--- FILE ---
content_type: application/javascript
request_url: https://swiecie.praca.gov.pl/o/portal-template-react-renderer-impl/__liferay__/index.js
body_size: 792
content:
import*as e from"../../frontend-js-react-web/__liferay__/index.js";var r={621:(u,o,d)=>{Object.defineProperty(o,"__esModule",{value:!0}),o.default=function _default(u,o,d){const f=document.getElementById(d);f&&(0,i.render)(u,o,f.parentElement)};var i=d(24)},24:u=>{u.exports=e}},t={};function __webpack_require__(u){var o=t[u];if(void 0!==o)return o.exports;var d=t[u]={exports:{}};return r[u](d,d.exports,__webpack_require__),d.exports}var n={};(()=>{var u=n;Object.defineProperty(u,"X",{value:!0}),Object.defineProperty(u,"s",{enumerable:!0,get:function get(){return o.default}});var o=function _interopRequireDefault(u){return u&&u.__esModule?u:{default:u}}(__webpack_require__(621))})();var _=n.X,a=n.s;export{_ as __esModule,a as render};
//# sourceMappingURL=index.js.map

• _How to complete this task_:
In full and without alteration, write out the data above.

• _Exercise solution_:
--- FILE ---
content_type: application/javascript
request_url: https://swiecie.praca.gov.pl/o/portal-template-react-renderer-impl/__liferay__/index.js
body_size: 792
content:
import*as e from"../../frontend-js-react-web/__liferay__/index.js";var r={621:(u,o,d)=>{Object.defineProperty(o,"__esModule",{value:!0}),o.default=function _default(u,o,d){const f=document.getElementById(d);f&&(0,i.render)(u,o,f.parentElement)};var i=d(24)},24:u=>{u.exports=e}},t={};function __webpack_require__(u){var o=t[u];if(void 0!==o)return o.exports;var d=t[u]={exports:{}};return r[u](d,d.exports,__webpack_require__),d.exports}var n={};(()=>{var u=n;Object.defineProperty(u,"X",{value:!0}),Object.defineProperty(u,"s",{enumerable:!0,get:function get(){return o.default}});var o=function _interopRequireDefault(u){return u&&u.__esModule?u:{default:u}}(__webpack_require__(621))})();var _=n.X,a=n.s;export{_ as __esModule,a as render};
//# sourceMappingURL=index.js.map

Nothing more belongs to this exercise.